Mary Anna Jackson, _Memoirs of Stonewall Jackson_, pp. 254, 258, 304:



> [April 16, 1862]Dr. Dabney is here, and I am very thankful to God for it. He comes up to my highest expectations as a staff-officer.
> 
> [May 19, 1862]Yesterday Dr. Dabney preached an excellent sermon from the text: 'Come unto me, all ye that labor and are heavy laden, and I will give you rest.' It is a great privilege to have him with me.
> 
> [Upon Dr. Dabney's resignation due to ill health:]It was with tearful eyes that I consented to our separation.


----------



## TimV (Jul 13, 2008)

That ill health was haemorrhoid's. Jackson made his staff get up before dawn and the work was often on horse back....

Dabney did get in on the action, though, and during one chaotic moment turned the tide of an engagement when he organised some infantry and artillery into a force which stopped an enemy advance. I wonder if John Owen could multi-task for Cromwell?


----------



## Backwoods Presbyterian (Jul 13, 2008)

> Dr. Dabney is here, and I am very thankful to God for it. He comes up to my highest expectations as a staff-officer.



I remember reading somewhere else that this one of the things Dabney was most proud of in his life. That Jackson thought well of him as not just as a chaplain but as an officer.


----------



## jogri17 (Jul 13, 2008)

if only they cared more about a biblical theology of humanity than pride in their state they both would rank as some of the most important religious persons in American history. Instead Billy Graham, Benny Hinn, and Mr. T are more well known than those two.


----------



## Backwoods Presbyterian (Jul 13, 2008)

jogri17 said:


> if only they cared more about a biblical theology of humanity than pride in their state they both would rank as some of the most important religious persons in American history. Instead Billy Graham, Benny Hinn, and Mr. T are more well known than those two.
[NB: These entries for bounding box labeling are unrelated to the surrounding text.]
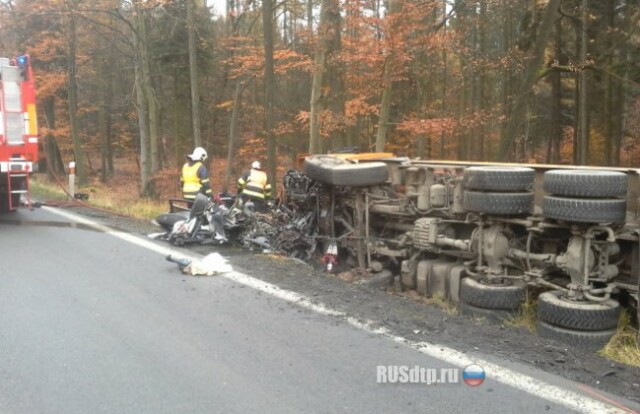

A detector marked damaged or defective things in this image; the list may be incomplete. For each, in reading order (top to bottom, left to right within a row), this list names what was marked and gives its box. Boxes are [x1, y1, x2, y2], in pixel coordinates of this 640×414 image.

overturned truck [288, 154, 640, 350]
burnt truck cab [292, 154, 640, 350]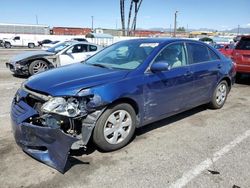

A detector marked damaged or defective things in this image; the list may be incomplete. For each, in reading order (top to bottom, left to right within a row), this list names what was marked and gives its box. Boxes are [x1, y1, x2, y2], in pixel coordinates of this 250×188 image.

crumpled hood [25, 63, 129, 96]
damaged front bumper [11, 89, 92, 173]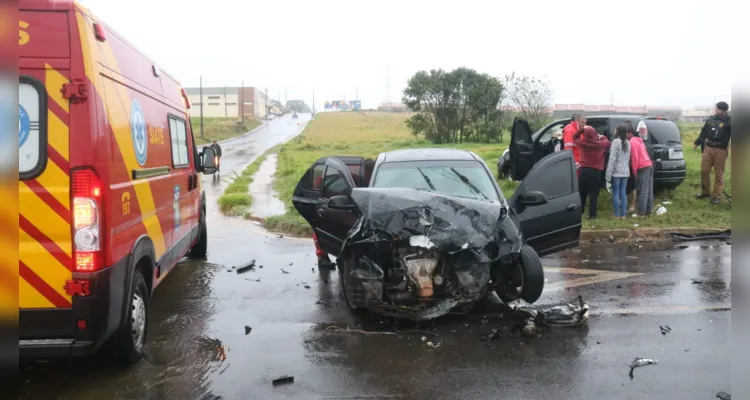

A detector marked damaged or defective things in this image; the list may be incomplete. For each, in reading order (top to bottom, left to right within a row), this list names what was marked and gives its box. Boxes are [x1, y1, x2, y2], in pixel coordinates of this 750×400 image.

shattered windshield [374, 160, 502, 203]
crushed car hood [350, 188, 508, 252]
wrecked dark car [292, 145, 580, 320]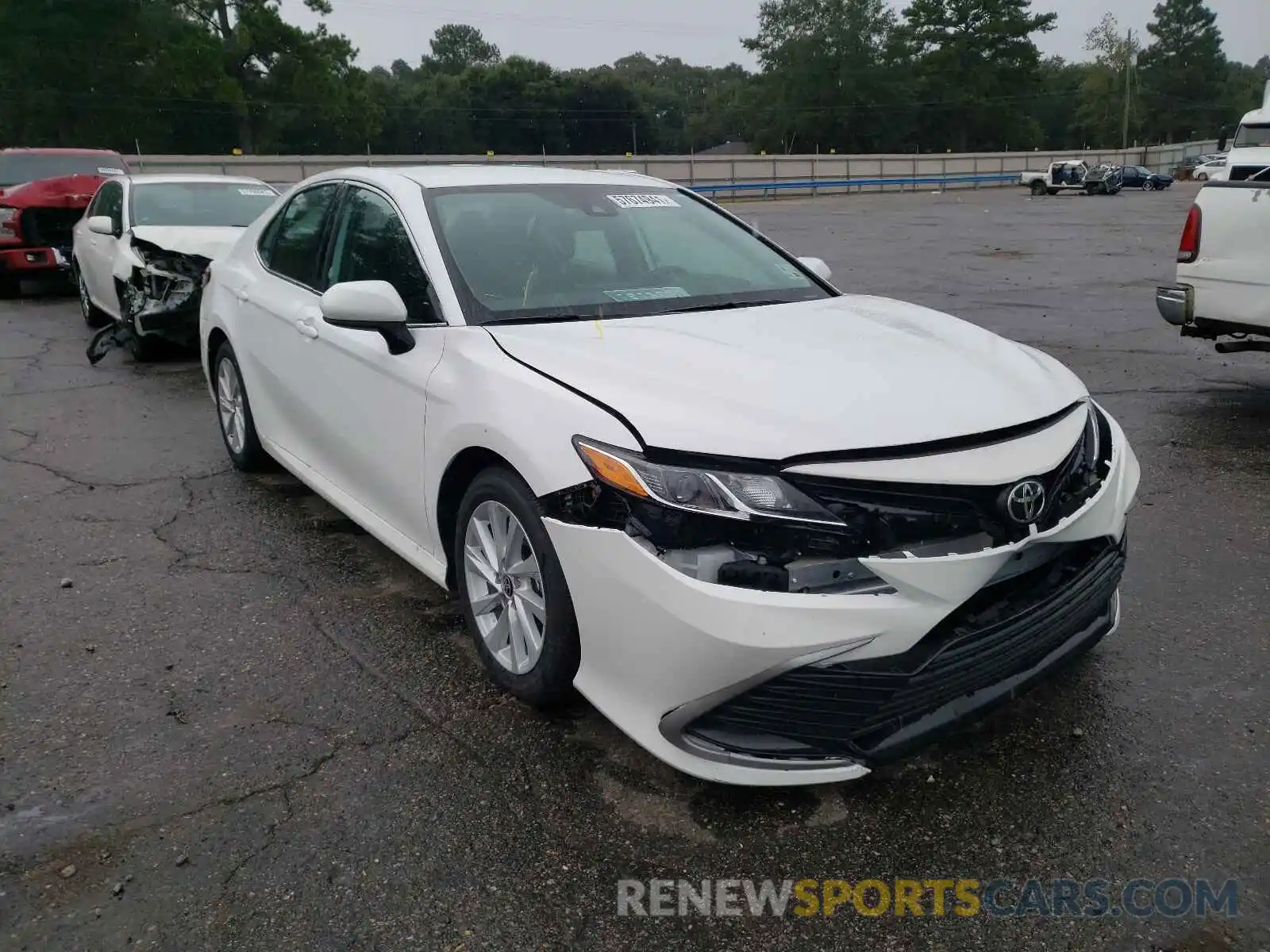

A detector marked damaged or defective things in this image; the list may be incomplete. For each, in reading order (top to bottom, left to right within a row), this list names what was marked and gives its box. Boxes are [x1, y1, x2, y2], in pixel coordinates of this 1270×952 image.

cracked hood [0, 177, 103, 213]
damaged white sedan [75, 173, 278, 363]
cracked hood [130, 225, 246, 262]
cracked hood [483, 295, 1086, 463]
cracked asphalt [0, 182, 1264, 946]
damaged white sedan [201, 167, 1143, 784]
damaged front bumper [546, 405, 1143, 784]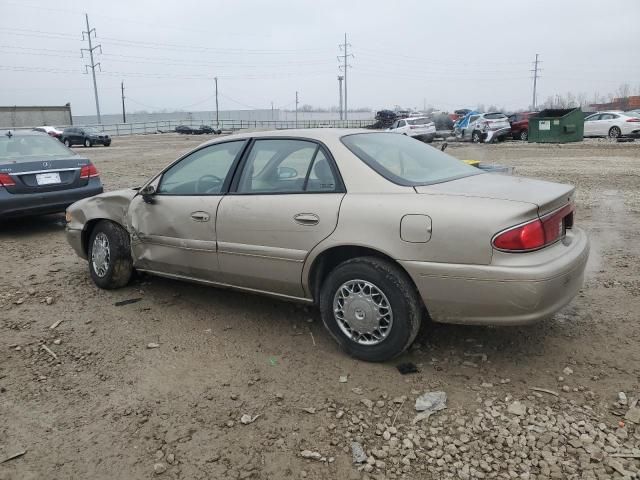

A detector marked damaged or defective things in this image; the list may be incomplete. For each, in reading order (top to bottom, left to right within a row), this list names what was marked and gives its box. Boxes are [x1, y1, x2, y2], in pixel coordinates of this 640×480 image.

exposed wheel well [310, 244, 424, 308]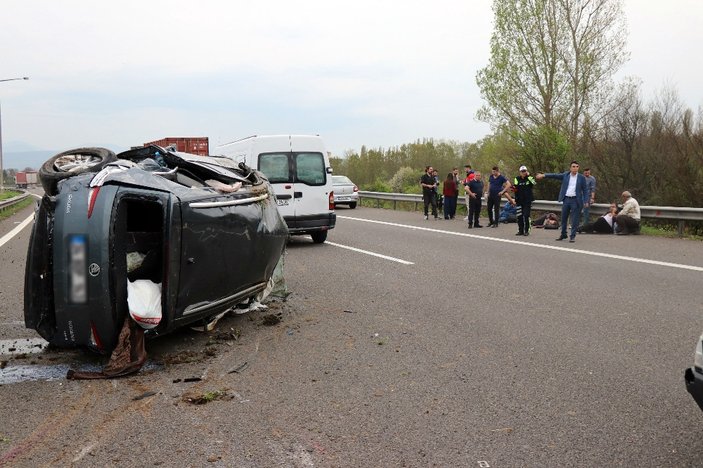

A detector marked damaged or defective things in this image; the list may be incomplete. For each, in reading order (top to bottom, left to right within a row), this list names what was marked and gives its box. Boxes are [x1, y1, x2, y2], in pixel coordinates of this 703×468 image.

damaged car body panel [24, 144, 288, 352]
overturned car [24, 146, 288, 354]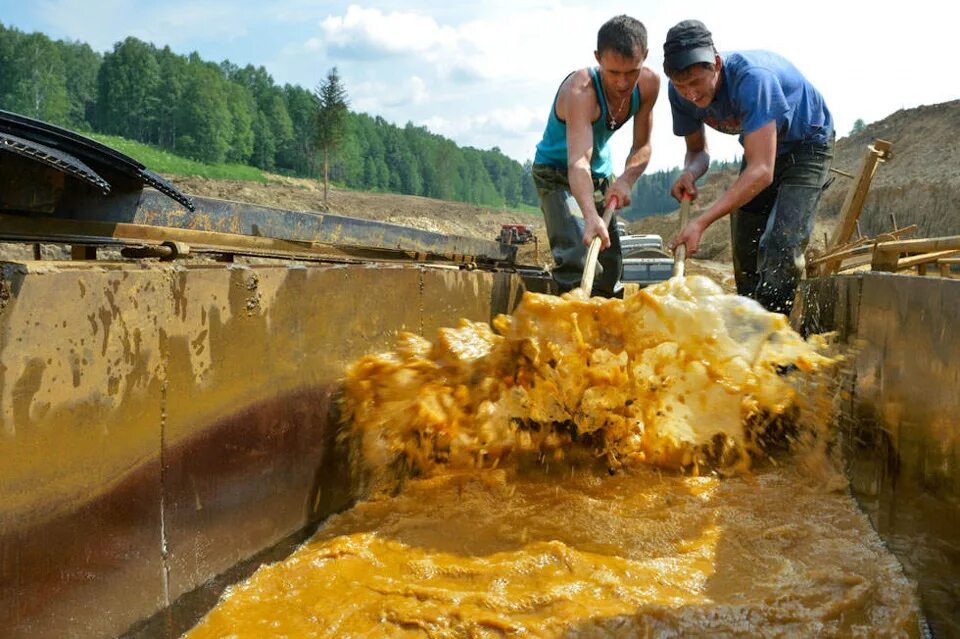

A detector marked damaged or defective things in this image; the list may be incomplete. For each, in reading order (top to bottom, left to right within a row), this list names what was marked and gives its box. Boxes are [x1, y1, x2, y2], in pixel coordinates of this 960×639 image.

rusty metal wall [0, 260, 540, 639]
rusty metal wall [796, 272, 960, 636]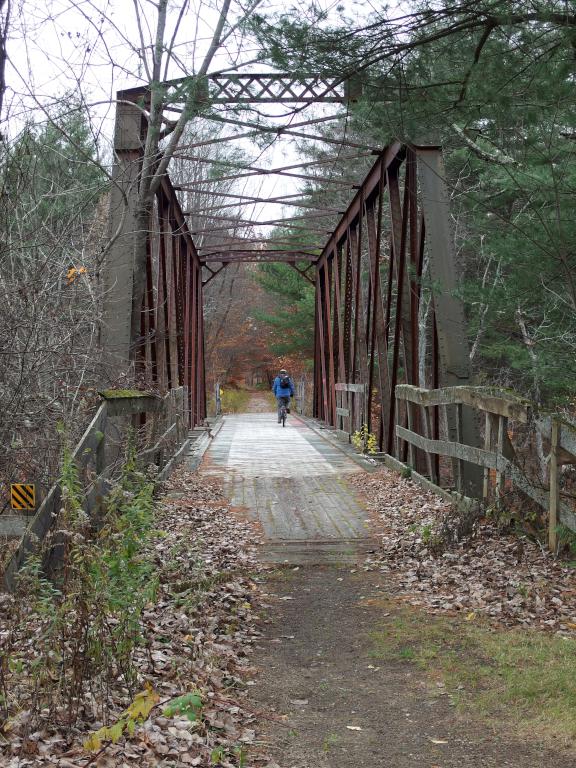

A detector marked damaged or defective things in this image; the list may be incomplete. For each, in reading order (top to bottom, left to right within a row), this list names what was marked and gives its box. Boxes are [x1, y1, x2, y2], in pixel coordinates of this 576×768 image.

rusty steel truss bridge [101, 73, 480, 492]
Well I would ponder that because of Thornwell and Dabney's residence prior to and after the war (read Thornwell by the way on the issue in his collected writings, it may surprise you) the academy shuns them for no good reason. Maybe if the academy cared more about biblical theology they would have us read Thornwell especially.


----------



## TimV (Jul 13, 2008)

> if only they cared more about a biblical theology of humanity than pride in their state they both would rank as some of the most important religious persons in American history. Instead Billy Graham, Benny Hinn, and Mr. T are more well known than those two.


Their State got attacked, and they fought back. Besides, I don't even know who Benny Hinn is, and I can assure you more Americans have heard of Stonewall Jackson than have heard of him.


----------



## Christusregnat (Jul 13, 2008)

Can you please explain what a biblical theology of humanity is? For instance, did Moses or Paul have a biblical theology of humanity? If so, how does that reconcile with whatever your definition happens to be.

Cheers,

Adam



jogri17 said:


> if only they cared more about a biblical theology of humanity than pride in their state they both would rank as some of the most important religious persons in American history. Instead Billy Graham, Benny Hinn, and Mr. T are more well known than those two.


----------



## Backwoods Presbyterian (Jul 13, 2008)

Christusregnat said:


> Can you please explain what a biblical theology of humanity is? For instance, did Moses or Paul have a biblical theology of humanity? If so, how does that reconcile with whatever your definition happens to be.
> 
> Cheers,
> 
> ...



 &


----------



## PuritanCovenanter (Jul 13, 2008)

jogri17 said:


> if only they cared more about a biblical theology of humanity than pride in their state they both would rank as some of the most important religious persons in American history. Instead Billy Graham, Benny Hinn, and Mr. T are more well known than those two.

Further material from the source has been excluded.